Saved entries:
########################################

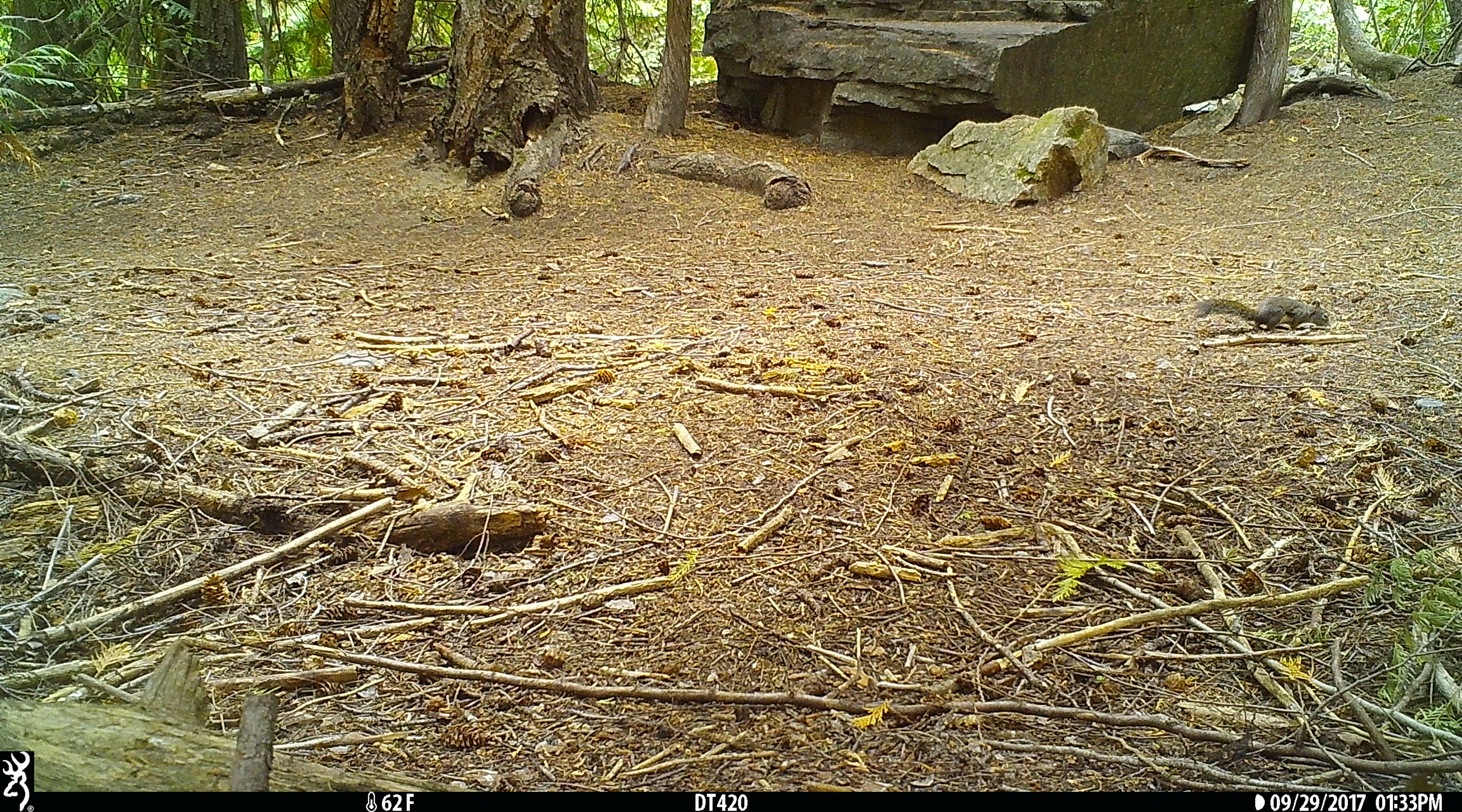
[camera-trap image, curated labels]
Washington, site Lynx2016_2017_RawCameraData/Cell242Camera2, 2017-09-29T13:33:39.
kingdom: Animalia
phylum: Chordata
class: Mammalia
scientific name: Mammalia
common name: small mammal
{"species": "small mammal (Mammalia)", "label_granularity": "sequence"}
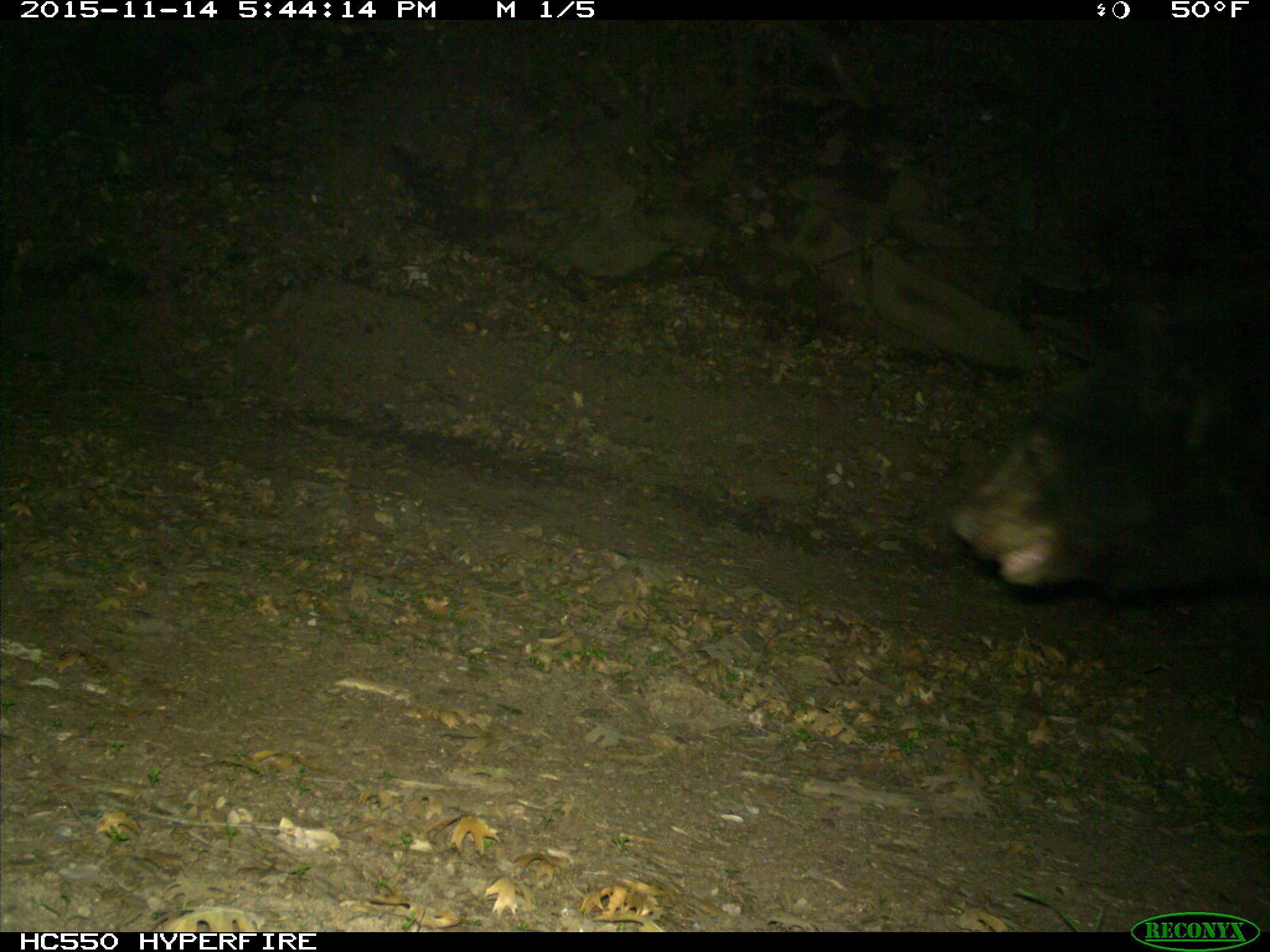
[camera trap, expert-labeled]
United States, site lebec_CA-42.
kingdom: Animalia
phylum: Chordata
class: Mammalia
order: Carnivora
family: Ursidae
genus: Ursus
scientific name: Ursus americanus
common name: american black bear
Ursus americanus (american black bear).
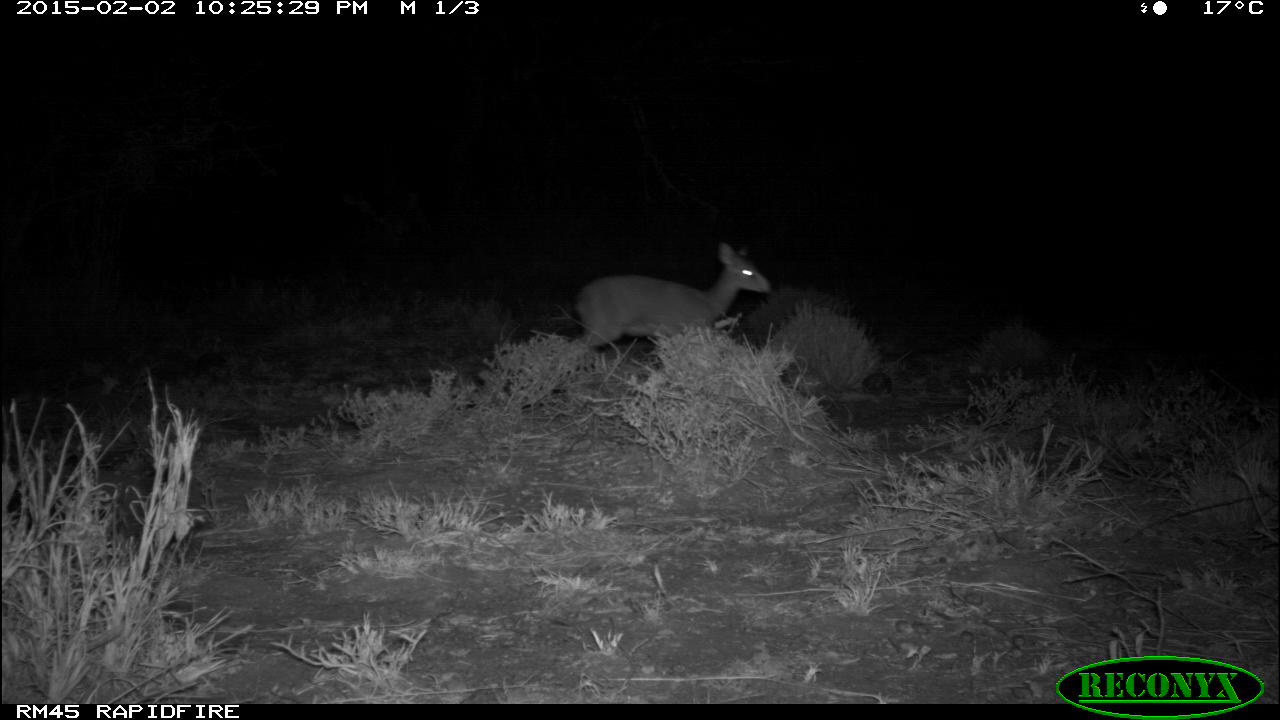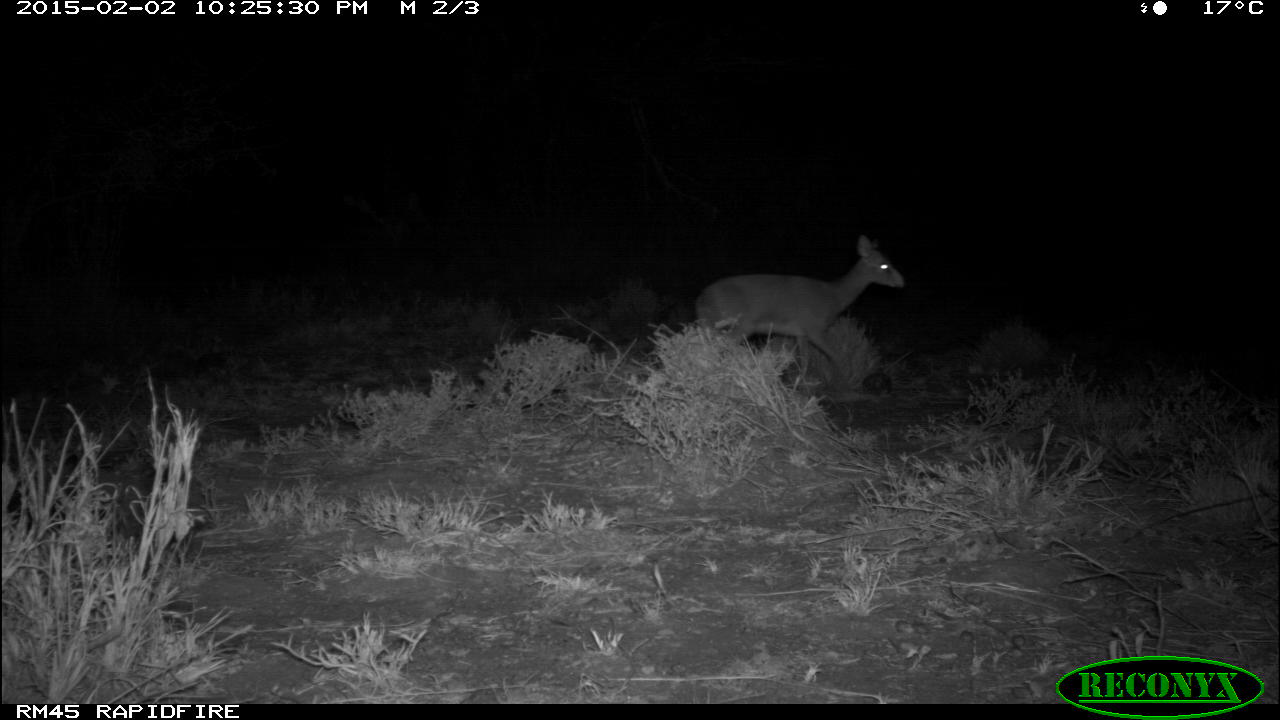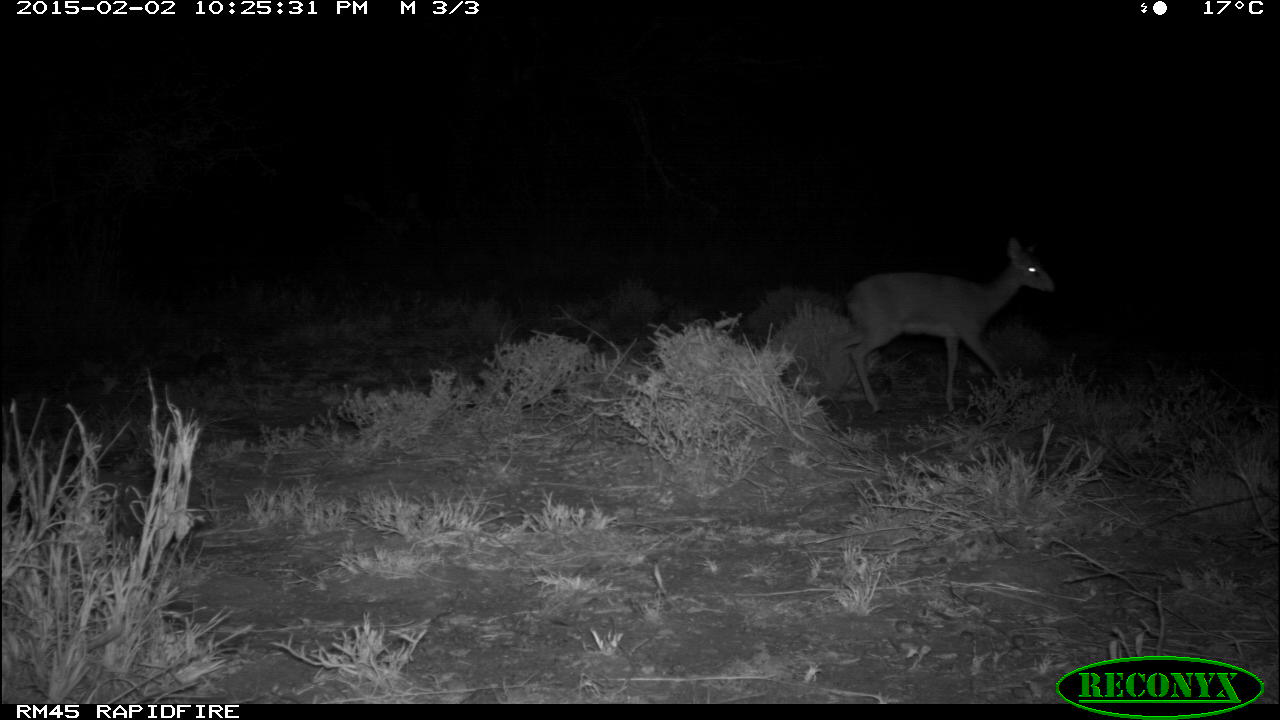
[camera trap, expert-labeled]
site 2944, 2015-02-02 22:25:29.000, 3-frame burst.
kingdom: Animalia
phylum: Chordata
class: Mammalia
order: Artiodactyla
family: Bovidae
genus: Madoqua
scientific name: Madoqua guentheri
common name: günther's dik-dik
Madoqua guentheri (günther's dik-dik), count 1.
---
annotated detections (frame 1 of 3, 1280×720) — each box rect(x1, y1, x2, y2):
madoqua guentheri: rect(572, 244, 771, 349)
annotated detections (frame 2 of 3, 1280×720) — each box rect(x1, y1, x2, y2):
madoqua guentheri: rect(694, 237, 905, 379)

########################################

Assignment: The reply has to reproduce every line above verbatim and contain no pictures.

Exercise output:
[camera-trap image, curated labels]
Washington, site Lynx2016_2017_RawCameraData/Cell242Camera2, 2017-09-29T13:33:39.
kingdom: Animalia
phylum: Chordata
class: Mammalia
scientific name: Mammalia
common name: small mammal
{"species": "small mammal (Mammalia)", "label_granularity": "sequence"}
[camera trap, expert-labeled]
United States, site lebec_CA-42.
kingdom: Animalia
phylum: Chordata
class: Mammalia
order: Carnivora
family: Ursidae
genus: Ursus
scientific name: Ursus americanus
common name: american black bear
Ursus americanus (american black bear).
[camera trap, expert-labeled]
site 2944, 2015-02-02 22:25:29.000, 3-frame burst.
kingdom: Animalia
phylum: Chordata
class: Mammalia
order: Artiodactyla
family: Bovidae
genus: Madoqua
scientific name: Madoqua guentheri
common name: günther's dik-dik
Madoqua guentheri (günther's dik-dik), count 1.
---
annotated detections (frame 1 of 3, 1280×720) — each box rect(x1, y1, x2, y2):
madoqua guentheri: rect(572, 244, 771, 349)
annotated detections (frame 2 of 3, 1280×720) — each box rect(x1, y1, x2, y2):
madoqua guentheri: rect(694, 237, 905, 379)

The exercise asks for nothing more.